Richard count me and the wife in.

It's been a while since we have meet up


----------



## mighTy Tee (Jul 10, 2002)

Hi Vic, Will be good to catch up, see you on the 29th


----------



## Poole Audi (May 8, 2009)

Yeah it's always a bit lastminute.com - we're very much in the hands of Poole Tourism, the council and the Harbour Commissioners Office and while this event is definitely my favourite, it doesn't sell cars, so I have to prioritise the other events like this weekend's priority event (existing customers only, but if you want a great deal and can come to Poole this weekend, drop me a line...).

Same plan as usual, the event is on Poole Quay from 18:00 - 21:00. Simply arrive and the marshalls will line you up in a space - first come first served. They will hand you a lanyard which entitles you to entry to our new and improved hospitality boat. This boat have a fully licenced bar on board and a free premium quality hog roast.

There is plenty of time to browse the 100+ (yes I am optimistic this year!) Audi TTs, plus the few extra special cars that we'll bring along.
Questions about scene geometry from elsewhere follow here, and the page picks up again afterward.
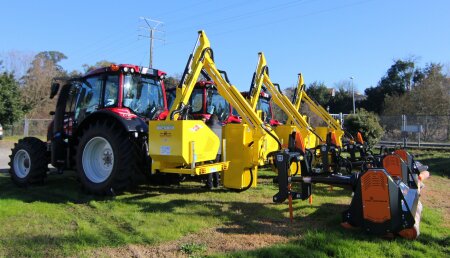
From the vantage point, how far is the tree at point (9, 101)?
25.9 metres

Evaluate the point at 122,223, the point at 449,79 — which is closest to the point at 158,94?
the point at 122,223

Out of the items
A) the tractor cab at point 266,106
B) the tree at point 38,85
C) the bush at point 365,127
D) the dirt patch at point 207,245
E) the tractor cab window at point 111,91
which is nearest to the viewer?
the dirt patch at point 207,245

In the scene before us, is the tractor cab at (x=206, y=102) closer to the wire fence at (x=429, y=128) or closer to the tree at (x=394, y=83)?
the wire fence at (x=429, y=128)

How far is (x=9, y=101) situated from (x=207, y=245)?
25744 millimetres

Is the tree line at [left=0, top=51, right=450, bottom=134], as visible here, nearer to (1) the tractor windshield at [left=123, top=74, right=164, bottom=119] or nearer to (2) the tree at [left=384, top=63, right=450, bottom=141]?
(2) the tree at [left=384, top=63, right=450, bottom=141]

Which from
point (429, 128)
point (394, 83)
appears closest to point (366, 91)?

I'm just waiting to hear back from Poole Tourism about a comprimise that would give us a similar amount of space as previous years...

Hope to see you all there


----------



## robokn (Feb 21, 2006)

Chris, 
Is it possible to generate a PDF of the car details form so we could annotate it before we get there


----------



## sixohsixone (May 31, 2009)

Will be there again ,hope the weather bucks up. Is there a meet up at Poole Audi fordrive down.


----------



## robokn (Feb 21, 2006)

Any News??????


----------



## McKenzie (Dec 25, 2008)

This does to seem to be coming together very last minute considering it's only 3 days away.

I could of organised a cruise from my house since I am about 3 miles away. :lol:


----------



## robokn (Feb 21, 2006)

Dan think I may give it a miss TBH, need a game of hockey more than the hassle of going to Poole


----------



## McKenzie (Dec 25, 2008)

robokn said:


> Dan think I may give it a miss TBH, need a game of hockey more than the hassle of going to Poole


Blimey your up early! Well up to you mate, would be a shame to miss out. On the other hand it's not been very well organised this year. I'm sorry to say that but it seems like there is no real plan of action only 2 days before hand. Would of been good for a lot of guys to meet up for a cruise before. Give us a shout if you do decide to come along


----------



## robokn (Feb 21, 2006)

Will do Dan, can you PM me with your number please so I can let you know, but agree it is a little late in the day

Up at that time every morning, out the house by 0645 once I have walked the dogs


----------



## Poole Audi (May 8, 2009)

Hi guys,

Sorry again for the whole lastminute.com we're are just snowed under at the moment and are doing our best with limited resources.

I've had a responce from Poole Tourism and they can't give a dedicated TTOC stand this year, but what I think we should do is get a bunch of TTOC together to drive in convoy, so that when you arrive (aim for 18:05) you will be in a row and the flags can be put up. Richard, bring plenty of cards and you can stick them under the wipers.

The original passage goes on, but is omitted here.